▶ _Collected data_:
-*-

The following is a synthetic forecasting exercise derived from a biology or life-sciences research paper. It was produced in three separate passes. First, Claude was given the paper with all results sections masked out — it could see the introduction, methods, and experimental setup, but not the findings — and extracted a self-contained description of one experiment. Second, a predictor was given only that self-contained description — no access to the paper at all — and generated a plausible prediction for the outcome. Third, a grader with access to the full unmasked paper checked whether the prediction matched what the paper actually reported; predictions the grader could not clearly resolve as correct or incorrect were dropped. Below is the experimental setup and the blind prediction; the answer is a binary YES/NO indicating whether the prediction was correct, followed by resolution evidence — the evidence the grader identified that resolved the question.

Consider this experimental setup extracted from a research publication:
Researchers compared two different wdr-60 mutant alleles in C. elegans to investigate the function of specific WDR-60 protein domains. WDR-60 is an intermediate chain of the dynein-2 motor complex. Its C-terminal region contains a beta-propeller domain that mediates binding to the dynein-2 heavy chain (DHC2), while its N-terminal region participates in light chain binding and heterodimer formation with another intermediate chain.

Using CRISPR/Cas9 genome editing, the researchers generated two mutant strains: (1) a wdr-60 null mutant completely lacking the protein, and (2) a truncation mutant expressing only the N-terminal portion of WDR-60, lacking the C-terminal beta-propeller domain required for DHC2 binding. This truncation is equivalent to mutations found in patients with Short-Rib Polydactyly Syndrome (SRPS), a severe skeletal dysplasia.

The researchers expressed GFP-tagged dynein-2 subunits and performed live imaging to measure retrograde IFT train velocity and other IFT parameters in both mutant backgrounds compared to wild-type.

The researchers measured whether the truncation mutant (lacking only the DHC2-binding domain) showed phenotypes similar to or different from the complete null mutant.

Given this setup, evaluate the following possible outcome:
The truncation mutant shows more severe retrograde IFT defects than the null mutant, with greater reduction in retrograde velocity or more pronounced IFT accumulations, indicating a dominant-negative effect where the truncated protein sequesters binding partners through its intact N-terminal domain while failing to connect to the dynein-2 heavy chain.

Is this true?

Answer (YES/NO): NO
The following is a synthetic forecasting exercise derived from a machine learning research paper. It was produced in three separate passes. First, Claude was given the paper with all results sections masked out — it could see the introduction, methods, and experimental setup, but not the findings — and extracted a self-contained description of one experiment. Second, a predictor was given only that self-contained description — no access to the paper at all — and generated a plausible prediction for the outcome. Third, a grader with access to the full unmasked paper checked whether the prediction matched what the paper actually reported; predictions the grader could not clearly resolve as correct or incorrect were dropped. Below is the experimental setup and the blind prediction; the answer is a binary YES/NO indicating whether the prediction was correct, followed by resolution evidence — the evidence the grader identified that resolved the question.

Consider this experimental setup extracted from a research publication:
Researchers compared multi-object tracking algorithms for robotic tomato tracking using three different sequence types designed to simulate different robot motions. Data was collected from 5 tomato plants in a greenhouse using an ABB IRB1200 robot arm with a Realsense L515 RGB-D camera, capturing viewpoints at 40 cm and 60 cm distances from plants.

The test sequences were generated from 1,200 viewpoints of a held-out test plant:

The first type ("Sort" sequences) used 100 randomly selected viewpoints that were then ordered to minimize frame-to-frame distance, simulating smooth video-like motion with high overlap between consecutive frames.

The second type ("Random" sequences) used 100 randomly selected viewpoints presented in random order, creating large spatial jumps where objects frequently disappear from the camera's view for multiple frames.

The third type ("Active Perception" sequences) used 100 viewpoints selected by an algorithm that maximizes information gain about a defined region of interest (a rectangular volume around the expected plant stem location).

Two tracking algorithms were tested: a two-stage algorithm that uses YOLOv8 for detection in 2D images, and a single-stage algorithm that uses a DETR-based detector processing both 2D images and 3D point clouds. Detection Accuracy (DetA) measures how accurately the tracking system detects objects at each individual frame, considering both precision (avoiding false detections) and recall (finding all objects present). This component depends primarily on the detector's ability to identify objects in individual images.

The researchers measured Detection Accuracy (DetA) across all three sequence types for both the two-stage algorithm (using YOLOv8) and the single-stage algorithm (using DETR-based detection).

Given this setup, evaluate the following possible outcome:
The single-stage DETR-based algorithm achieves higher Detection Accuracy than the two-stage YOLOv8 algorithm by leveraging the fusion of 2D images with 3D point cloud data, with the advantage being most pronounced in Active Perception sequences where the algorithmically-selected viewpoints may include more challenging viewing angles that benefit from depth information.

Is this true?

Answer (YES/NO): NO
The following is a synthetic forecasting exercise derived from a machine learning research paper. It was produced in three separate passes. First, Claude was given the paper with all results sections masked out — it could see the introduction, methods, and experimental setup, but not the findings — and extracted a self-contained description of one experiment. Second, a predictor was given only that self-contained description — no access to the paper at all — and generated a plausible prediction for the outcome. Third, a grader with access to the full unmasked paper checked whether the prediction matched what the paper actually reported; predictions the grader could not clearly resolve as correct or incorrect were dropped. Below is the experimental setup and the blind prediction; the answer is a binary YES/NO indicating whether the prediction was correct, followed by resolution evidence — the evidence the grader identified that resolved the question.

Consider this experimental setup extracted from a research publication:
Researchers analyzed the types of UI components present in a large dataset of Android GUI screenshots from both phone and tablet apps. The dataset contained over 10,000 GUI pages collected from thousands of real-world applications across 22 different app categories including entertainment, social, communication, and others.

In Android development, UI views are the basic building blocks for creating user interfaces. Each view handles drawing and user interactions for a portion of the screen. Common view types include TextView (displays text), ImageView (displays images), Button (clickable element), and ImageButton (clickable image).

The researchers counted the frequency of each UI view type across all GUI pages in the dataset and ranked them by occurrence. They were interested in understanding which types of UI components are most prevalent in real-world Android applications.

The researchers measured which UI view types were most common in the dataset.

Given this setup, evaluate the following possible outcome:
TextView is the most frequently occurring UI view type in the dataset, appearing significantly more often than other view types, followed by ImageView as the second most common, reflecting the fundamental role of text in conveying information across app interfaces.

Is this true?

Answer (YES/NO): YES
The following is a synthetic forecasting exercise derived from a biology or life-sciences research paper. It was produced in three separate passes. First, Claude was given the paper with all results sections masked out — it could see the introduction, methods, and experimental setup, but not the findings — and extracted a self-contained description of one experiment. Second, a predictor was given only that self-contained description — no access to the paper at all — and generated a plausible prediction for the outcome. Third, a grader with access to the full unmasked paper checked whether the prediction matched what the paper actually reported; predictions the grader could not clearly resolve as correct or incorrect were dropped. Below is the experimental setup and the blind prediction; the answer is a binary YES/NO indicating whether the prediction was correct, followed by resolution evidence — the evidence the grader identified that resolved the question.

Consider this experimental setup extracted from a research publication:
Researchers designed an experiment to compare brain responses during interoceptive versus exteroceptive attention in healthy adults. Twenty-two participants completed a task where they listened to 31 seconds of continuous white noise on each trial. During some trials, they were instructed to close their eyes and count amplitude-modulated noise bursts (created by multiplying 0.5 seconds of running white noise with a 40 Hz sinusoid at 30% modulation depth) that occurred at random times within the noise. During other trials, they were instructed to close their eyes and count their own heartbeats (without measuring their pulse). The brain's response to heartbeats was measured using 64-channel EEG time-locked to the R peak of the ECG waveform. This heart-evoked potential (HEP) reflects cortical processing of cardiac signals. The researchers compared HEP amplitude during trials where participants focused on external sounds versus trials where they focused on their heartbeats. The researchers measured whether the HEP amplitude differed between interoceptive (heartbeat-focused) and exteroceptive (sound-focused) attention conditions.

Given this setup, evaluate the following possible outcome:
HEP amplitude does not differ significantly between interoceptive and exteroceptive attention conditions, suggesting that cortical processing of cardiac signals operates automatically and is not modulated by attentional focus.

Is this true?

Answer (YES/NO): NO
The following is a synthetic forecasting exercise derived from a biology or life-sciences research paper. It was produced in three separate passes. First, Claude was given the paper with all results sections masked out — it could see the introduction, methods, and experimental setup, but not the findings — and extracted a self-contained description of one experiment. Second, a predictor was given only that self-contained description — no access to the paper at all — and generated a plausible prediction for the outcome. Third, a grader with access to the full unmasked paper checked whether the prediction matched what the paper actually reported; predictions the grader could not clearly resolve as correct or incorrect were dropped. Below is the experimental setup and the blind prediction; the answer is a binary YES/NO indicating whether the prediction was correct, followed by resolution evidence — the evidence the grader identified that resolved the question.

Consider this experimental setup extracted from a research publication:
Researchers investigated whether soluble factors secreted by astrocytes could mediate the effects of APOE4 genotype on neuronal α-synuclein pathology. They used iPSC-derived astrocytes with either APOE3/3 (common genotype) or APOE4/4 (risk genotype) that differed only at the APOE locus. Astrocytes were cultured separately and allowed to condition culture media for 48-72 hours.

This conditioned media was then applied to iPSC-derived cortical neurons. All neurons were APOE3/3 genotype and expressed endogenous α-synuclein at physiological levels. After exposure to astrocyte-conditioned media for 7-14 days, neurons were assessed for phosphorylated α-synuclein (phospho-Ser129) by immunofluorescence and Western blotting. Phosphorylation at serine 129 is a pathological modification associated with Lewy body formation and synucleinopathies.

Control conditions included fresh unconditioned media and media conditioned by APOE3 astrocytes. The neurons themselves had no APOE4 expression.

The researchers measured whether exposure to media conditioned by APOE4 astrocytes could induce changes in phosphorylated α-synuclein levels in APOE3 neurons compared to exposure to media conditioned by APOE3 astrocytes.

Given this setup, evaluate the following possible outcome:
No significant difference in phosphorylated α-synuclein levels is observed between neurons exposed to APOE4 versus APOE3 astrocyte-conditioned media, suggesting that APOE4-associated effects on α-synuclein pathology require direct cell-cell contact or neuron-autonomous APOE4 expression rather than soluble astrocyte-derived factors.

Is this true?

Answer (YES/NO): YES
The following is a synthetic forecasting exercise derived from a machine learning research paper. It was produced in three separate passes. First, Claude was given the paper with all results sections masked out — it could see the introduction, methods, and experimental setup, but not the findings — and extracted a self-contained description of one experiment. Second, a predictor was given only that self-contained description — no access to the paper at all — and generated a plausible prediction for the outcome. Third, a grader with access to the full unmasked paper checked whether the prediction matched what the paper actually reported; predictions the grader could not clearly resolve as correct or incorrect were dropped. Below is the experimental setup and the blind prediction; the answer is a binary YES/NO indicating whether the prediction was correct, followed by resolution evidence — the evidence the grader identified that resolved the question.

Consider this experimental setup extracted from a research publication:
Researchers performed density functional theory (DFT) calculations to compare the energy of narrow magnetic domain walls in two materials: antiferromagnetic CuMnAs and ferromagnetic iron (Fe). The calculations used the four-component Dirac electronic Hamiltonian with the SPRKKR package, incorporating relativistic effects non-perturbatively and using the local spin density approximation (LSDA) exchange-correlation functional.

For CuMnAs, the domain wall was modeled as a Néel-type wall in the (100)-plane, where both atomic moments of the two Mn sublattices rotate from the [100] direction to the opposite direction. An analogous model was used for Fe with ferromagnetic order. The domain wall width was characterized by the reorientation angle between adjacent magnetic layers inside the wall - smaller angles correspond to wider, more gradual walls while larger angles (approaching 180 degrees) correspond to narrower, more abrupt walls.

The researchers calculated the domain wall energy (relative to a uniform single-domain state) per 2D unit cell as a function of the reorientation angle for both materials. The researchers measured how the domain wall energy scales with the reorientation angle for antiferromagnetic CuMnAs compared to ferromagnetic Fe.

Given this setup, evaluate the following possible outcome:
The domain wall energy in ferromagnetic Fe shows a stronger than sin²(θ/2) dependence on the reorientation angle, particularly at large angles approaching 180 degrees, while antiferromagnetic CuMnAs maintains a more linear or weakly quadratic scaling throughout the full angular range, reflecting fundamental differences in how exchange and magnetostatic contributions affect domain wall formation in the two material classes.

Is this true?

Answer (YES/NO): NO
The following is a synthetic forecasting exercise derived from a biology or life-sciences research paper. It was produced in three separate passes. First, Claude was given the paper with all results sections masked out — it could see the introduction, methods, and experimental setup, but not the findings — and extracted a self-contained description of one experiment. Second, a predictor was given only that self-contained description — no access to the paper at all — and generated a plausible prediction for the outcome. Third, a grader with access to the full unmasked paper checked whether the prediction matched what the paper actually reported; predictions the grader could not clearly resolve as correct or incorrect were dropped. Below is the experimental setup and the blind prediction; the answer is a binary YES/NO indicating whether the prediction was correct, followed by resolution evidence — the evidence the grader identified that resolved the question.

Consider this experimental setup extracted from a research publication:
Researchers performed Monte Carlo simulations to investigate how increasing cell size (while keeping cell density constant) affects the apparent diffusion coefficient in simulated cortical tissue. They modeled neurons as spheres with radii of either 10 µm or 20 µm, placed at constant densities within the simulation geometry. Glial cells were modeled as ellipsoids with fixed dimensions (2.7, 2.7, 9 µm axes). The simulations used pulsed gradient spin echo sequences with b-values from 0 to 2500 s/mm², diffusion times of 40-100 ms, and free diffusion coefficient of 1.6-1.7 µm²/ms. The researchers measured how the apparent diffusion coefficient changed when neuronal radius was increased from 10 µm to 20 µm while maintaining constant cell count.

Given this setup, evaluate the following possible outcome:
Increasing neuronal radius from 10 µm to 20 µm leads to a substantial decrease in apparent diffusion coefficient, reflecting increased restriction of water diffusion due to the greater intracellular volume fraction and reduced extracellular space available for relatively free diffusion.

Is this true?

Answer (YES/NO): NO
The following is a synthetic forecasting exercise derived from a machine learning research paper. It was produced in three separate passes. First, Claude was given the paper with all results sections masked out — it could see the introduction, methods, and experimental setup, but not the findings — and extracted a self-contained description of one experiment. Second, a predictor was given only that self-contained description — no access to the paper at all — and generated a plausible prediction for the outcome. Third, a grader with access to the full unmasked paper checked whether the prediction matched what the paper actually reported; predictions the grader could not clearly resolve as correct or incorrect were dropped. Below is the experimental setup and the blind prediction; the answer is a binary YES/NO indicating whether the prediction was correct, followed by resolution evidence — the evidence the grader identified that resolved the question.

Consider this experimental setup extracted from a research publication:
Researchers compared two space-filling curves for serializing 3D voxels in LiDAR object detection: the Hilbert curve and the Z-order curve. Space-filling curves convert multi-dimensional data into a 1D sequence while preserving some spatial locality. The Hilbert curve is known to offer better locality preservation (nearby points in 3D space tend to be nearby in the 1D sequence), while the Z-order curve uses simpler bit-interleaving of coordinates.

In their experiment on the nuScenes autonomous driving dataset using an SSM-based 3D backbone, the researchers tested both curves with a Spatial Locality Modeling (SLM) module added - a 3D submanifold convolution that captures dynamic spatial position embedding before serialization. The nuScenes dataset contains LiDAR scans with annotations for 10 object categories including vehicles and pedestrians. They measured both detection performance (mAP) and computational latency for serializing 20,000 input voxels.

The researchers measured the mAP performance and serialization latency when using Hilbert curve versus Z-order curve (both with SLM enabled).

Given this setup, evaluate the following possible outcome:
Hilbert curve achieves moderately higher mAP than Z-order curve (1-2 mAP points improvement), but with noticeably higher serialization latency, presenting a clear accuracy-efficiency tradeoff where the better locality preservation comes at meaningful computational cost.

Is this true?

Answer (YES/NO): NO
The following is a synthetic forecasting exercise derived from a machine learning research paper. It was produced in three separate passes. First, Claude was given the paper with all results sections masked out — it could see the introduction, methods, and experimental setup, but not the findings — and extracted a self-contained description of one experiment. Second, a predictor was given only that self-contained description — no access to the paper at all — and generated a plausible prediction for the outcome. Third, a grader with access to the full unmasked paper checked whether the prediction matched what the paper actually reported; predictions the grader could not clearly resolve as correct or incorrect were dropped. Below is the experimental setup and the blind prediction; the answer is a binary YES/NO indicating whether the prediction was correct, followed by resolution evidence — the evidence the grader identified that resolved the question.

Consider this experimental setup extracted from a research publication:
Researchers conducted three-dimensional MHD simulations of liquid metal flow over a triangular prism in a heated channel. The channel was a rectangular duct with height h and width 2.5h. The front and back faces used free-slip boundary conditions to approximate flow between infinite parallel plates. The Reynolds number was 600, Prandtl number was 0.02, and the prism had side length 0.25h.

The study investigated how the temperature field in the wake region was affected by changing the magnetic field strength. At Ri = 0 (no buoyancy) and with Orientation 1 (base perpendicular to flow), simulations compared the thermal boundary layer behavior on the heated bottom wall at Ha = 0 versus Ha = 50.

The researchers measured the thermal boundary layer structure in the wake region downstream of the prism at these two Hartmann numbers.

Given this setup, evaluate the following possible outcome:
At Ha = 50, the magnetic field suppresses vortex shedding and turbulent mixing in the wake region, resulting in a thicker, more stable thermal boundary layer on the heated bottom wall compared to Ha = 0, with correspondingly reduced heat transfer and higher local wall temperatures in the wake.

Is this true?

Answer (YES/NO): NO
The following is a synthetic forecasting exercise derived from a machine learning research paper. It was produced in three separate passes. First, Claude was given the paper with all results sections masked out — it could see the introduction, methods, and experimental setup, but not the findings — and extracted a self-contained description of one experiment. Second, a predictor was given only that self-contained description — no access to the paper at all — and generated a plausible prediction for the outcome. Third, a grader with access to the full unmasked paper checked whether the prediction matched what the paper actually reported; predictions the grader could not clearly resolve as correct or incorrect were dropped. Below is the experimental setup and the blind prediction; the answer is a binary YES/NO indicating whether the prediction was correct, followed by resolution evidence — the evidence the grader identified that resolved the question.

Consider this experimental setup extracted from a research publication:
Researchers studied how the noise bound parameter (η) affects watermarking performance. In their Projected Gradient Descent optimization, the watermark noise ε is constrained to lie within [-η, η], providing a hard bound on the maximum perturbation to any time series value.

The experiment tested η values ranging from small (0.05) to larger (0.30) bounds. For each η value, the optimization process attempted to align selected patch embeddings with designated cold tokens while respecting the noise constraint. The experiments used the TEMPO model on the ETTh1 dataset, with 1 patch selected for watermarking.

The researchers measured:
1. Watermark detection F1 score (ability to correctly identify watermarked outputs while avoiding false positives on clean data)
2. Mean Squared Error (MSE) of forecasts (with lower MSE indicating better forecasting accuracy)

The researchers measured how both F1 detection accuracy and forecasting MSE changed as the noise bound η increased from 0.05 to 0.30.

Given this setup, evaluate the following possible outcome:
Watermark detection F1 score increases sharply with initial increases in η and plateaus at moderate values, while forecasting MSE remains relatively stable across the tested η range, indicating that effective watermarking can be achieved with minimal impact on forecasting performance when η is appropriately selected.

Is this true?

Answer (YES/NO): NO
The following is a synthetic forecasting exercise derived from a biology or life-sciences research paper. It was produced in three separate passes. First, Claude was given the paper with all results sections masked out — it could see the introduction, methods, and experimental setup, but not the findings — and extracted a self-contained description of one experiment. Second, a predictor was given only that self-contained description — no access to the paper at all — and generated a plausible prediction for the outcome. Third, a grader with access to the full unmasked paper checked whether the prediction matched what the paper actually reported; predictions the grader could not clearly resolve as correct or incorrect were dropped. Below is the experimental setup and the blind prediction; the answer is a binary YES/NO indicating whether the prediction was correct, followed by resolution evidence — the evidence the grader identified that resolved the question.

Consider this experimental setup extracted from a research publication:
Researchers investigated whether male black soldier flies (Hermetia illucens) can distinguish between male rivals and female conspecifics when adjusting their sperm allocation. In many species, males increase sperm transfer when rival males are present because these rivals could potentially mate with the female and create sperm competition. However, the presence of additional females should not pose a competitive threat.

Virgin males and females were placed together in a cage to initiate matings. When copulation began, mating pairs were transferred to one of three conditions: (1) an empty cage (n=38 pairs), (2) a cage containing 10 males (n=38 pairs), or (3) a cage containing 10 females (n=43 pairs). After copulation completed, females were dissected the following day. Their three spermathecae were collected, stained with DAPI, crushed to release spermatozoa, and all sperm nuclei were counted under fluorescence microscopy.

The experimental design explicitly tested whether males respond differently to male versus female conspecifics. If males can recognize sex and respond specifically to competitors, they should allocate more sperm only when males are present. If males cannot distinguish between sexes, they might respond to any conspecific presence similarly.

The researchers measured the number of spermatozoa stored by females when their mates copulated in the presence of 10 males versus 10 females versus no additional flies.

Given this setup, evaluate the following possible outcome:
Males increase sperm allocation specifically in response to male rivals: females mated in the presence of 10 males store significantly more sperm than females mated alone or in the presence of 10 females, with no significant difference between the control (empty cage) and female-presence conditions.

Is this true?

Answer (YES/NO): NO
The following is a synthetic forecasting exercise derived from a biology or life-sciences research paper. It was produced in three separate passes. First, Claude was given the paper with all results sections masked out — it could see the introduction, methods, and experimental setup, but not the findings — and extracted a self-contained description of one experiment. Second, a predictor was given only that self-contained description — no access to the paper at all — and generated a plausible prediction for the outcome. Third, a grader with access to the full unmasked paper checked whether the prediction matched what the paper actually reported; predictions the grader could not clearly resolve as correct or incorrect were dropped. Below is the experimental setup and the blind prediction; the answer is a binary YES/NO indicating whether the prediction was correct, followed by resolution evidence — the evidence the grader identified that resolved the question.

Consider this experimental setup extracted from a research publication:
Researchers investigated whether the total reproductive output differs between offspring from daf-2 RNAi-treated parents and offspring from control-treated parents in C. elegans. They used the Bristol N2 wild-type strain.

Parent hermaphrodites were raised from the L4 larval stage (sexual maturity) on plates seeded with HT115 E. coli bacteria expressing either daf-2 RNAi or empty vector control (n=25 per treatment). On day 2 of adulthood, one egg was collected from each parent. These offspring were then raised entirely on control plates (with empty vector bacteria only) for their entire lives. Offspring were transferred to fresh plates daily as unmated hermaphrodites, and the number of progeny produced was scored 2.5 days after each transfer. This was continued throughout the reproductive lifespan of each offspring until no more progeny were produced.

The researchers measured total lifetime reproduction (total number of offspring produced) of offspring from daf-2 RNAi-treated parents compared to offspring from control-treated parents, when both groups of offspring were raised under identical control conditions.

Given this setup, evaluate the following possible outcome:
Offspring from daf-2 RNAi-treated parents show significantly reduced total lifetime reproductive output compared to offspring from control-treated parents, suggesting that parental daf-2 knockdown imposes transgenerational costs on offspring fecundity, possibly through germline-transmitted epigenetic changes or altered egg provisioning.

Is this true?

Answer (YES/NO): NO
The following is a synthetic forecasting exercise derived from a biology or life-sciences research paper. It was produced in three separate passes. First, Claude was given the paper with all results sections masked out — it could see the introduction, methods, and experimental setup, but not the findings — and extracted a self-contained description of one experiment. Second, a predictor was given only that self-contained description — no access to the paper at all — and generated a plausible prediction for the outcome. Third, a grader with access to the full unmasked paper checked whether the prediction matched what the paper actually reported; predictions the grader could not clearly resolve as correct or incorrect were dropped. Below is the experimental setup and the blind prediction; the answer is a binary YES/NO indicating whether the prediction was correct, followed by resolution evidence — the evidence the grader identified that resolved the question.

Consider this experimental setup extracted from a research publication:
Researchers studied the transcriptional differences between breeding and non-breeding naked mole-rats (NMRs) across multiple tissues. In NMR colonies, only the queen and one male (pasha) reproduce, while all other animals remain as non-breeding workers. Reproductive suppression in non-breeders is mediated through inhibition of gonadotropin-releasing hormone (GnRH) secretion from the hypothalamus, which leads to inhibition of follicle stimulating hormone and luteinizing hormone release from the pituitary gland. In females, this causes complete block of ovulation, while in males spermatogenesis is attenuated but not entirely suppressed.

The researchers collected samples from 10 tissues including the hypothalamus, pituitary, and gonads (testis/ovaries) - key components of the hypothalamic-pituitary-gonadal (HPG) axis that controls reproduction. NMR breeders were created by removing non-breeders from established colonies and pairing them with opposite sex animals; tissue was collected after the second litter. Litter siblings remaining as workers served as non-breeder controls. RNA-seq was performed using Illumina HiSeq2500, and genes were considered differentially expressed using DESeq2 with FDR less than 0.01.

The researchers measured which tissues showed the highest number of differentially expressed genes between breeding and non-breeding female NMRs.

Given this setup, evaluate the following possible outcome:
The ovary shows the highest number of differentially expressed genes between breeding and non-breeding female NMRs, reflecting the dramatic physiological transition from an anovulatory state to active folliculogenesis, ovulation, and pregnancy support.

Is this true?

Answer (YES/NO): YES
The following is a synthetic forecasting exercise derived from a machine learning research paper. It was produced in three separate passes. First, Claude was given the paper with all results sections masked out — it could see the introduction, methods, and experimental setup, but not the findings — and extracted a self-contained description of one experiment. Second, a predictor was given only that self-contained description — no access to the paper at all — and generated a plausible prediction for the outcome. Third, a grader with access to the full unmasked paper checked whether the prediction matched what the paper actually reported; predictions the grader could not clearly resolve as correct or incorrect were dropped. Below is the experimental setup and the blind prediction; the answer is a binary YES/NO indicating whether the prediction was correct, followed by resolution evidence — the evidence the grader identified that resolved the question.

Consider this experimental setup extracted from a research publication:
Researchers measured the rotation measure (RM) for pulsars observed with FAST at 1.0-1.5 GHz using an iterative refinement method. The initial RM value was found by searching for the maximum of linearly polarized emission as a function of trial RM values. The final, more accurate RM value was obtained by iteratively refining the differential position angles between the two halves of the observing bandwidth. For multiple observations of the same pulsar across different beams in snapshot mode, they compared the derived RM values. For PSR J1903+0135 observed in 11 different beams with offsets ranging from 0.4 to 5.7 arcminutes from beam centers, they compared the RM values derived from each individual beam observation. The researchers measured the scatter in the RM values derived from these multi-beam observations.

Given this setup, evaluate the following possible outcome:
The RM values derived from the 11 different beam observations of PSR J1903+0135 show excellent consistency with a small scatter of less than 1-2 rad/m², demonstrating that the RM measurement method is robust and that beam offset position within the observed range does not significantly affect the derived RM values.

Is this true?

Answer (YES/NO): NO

-*-

▶ _Brief_:
Every line above in which the word "differences" is present must be copied into the answer.

▶ _Answer space_:
The domain wall energy in ferromagnetic Fe shows a stronger than sin²(θ/2) dependence on the reorientation angle, particularly at large angles approaching 180 degrees, while antiferromagnetic CuMnAs maintains a more linear or weakly quadratic scaling throughout the full angular range, reflecting fundamental differences in how exchange and magnetostatic contributions affect domain wall formation in the two material classes.
Researchers studied the transcriptional differences between breeding and non-breeding naked mole-rats (NMRs) across multiple tissues. In NMR colonies, only the queen and one male (pasha) reproduce, while all other animals remain as non-breeding workers. Reproductive suppression in non-breeders is mediated through inhibition of gonadotropin-releasing hormone (GnRH) secretion from the hypothalamus, which leads to inhibition of follicle stimulating hormone and luteinizing hormone release from the pituitary gland. In females, this causes complete block of ovulation, while in males spermatogenesis is attenuated but not entirely suppressed.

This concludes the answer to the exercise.